Education will now be knowledge-oriented rather than being marks-oriented. A National Assessment Centre would be set up in order to bring about synergy in the board exams conducted by various Boards of Assessments. There exists a provision where the States/UTs are required to redesign Progress cards in schools to make them holistic, 360 degree and multidimensional report. It would include progress in curricular as well as co-curricular and extra-curricular activities. Thus a child good in sports will no longer be earmarked as a back-bencher.

The policy attempts to integrate vocational education at all levels. ‘Lok Vidya’ or knowledge developed in India would be made accessible to all. All students of grades 6-8 would intern with local vocational experts such as carpenters, gardeners, potters, artists, etc. to develop a vocational craft. A practice-based curriculum for Grades 6-8 would be appropriately designed. This would help the child explore his subjects of interests and also increase his/her chances of employability. It aims at making the education system online and digital.

Expansion of existing e-learning platforms like SWAYAM, DIKSHA etc. is to be ensured.

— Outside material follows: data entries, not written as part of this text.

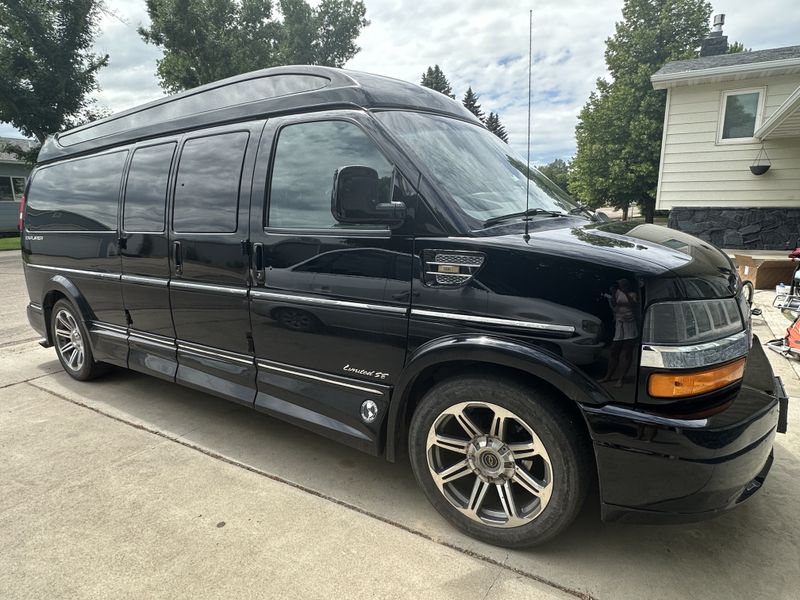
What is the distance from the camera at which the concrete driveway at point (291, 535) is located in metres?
2.07

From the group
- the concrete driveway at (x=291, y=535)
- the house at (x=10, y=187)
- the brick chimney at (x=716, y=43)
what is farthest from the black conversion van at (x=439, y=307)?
the house at (x=10, y=187)

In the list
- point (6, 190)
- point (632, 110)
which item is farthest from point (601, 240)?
point (6, 190)

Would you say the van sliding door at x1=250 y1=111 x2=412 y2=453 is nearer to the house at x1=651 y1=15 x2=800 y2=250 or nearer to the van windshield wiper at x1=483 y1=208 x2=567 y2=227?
the van windshield wiper at x1=483 y1=208 x2=567 y2=227

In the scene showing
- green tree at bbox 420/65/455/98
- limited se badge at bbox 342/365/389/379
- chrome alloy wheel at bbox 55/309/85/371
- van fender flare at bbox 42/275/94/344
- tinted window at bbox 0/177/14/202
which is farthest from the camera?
green tree at bbox 420/65/455/98

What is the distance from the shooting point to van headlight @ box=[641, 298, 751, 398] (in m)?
1.81

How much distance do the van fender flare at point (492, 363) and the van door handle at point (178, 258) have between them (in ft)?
5.99

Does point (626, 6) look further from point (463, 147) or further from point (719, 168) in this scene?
point (463, 147)

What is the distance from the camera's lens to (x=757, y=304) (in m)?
6.71

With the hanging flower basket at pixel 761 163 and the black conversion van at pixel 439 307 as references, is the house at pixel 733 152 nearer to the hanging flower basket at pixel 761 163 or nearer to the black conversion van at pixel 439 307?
the hanging flower basket at pixel 761 163

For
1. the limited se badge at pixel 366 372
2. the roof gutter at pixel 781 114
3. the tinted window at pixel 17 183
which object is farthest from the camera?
the tinted window at pixel 17 183

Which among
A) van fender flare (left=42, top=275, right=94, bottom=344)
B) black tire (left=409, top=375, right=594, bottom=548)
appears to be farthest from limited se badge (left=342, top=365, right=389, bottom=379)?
van fender flare (left=42, top=275, right=94, bottom=344)

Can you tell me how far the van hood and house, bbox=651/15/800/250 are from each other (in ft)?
32.8

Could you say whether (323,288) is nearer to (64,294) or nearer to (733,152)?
(64,294)

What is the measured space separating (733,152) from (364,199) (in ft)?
38.2
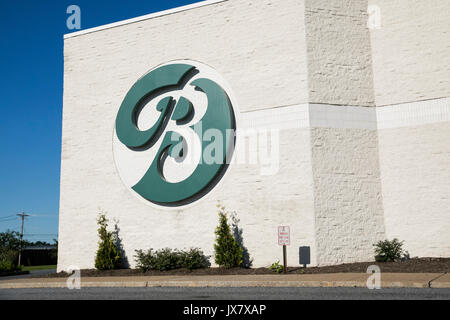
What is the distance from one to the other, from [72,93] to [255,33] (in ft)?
30.0

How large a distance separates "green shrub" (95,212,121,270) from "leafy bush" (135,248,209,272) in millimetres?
1137

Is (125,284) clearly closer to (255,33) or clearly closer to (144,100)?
(144,100)

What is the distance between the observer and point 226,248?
1891cm

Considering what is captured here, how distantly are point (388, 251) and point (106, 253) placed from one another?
1092 cm

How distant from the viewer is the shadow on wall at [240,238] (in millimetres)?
19109

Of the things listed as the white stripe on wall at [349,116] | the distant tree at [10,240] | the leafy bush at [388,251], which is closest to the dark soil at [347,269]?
the leafy bush at [388,251]

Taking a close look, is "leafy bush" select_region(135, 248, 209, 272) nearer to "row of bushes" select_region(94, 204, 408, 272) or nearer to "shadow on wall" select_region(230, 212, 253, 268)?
"row of bushes" select_region(94, 204, 408, 272)

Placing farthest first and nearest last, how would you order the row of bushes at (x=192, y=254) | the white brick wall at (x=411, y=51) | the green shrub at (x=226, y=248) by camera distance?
the white brick wall at (x=411, y=51), the green shrub at (x=226, y=248), the row of bushes at (x=192, y=254)

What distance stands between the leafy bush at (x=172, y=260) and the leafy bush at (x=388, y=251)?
630cm

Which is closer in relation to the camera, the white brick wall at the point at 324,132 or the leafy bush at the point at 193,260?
the white brick wall at the point at 324,132

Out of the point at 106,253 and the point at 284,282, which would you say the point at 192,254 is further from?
the point at 284,282
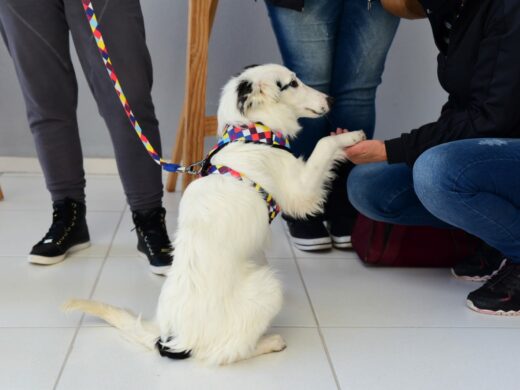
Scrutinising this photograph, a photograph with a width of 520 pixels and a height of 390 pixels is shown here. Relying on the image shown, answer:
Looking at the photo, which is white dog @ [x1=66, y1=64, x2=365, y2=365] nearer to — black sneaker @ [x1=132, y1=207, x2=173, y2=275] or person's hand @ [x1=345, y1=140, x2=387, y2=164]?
person's hand @ [x1=345, y1=140, x2=387, y2=164]

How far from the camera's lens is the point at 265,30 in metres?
2.67

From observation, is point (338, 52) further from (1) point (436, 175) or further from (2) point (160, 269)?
(2) point (160, 269)

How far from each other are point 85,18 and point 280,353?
3.72 feet

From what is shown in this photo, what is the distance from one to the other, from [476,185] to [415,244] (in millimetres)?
438

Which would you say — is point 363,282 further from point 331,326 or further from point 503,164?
point 503,164

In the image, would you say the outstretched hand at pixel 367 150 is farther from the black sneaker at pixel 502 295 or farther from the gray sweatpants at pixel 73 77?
the gray sweatpants at pixel 73 77

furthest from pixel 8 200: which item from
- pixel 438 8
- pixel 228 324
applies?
pixel 438 8

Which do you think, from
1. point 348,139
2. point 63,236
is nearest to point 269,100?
point 348,139

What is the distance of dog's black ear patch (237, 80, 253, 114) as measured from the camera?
1524mm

The policy lends a positive direction to the Indian system of school education. The replacement of the 10+2 structure by the 5+3+3+4 structure is a great leap towards making the learners acquainted with the environment of a school. Earlier pre-school years were not included in the realm of formal education. Children normally went to Anganwadis where they were not properly prepared and hence were not school ready. With the pedagogical structure being broken down into clusters, it would be easier to bring back the drop-outs into the mainstream again. This step would act as ladder to reach the goal of achieving 100% GER.

English is an operative language. It has often been observed that children who had their mother tongue as their medium of instruction tend to have poor spoken English skills. Hence, provision is to be made that spoken english is also given equal preference as the mother-tongue/home language/local language. The policy speaks about breaking the wall between subjects. Here comes the question of applicability and mindset. For a very long time, people have been grueling between the clear defined divisions of subjects. Whether the pole-apart subject combinations will have any applicability or not is a matter of serious thought and also whether people are ready to take such a risk.

The policy aims at making our learners not only good citizens but also develop them as global citizens. It aims at nation-building. The policy aims to secure India’s future and its leadership role in the upcoming fields. Hence it plans to introduce activities such as coding from middle school, but does not specify how. The introduction of vocational education in the curriculum would help the child explore his/her subjects of interests and also increase his/her chances of employability. The policy plans to digitise learning in India. It would be interesting to watch how the government strives towards achieving this dream. One can only hope that the status of the National Education Policy 2020 is not reduced to ‘Good on paper but poor on ground’ and all political-social-bureaucratic will and resources are used to turn it into a reality.

(Sushmita Debnath is an Intern at Academics4Nation. She is doing MPhil in Geography from Revanshaw University.)